■ ASSIGNED TASK ■
The lines to be copied are those below that contain "video".

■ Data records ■
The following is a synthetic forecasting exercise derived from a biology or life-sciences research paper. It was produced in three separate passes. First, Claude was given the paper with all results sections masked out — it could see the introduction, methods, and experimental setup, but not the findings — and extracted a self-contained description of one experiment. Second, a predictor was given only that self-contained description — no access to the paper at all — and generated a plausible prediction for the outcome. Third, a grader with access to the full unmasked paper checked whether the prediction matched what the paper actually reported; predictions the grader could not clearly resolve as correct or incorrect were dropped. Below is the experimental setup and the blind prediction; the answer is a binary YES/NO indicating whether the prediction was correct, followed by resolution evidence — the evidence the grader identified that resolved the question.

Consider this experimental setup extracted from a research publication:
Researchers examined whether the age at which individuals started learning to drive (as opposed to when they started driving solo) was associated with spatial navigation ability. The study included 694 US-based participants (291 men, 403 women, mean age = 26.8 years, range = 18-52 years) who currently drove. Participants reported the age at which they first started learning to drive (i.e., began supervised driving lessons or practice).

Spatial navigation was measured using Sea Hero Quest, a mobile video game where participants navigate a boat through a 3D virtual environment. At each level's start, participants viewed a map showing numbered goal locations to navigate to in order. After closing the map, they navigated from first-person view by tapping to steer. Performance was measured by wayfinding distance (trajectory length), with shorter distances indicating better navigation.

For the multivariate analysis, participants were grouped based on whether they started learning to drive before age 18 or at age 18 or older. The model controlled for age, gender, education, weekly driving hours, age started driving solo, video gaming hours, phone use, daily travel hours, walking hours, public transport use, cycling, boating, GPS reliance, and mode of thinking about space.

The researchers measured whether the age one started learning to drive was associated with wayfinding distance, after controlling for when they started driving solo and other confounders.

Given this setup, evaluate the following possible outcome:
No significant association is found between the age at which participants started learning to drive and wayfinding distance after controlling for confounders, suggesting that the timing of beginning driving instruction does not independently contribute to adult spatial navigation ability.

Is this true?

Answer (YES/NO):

■ ANSWER FOR THIS EXERCISE ■
Spatial navigation was measured using Sea Hero Quest, a mobile video game where participants navigate a boat through a 3D virtual environment. At each level's start, participants viewed a map showing numbered goal locations to navigate to in order. After closing the map, they navigated from first-person view by tapping to steer. Performance was measured by wayfinding distance (trajectory length), with shorter distances indicating better navigation.
For the multivariate analysis, participants were grouped based on whether they started learning to drive before age 18 or at age 18 or older. The model controlled for age, gender, education, weekly driving hours, age started driving solo, video gaming hours, phone use, daily travel hours, walking hours, public transport use, cycling, boating, GPS reliance, and mode of thinking about space.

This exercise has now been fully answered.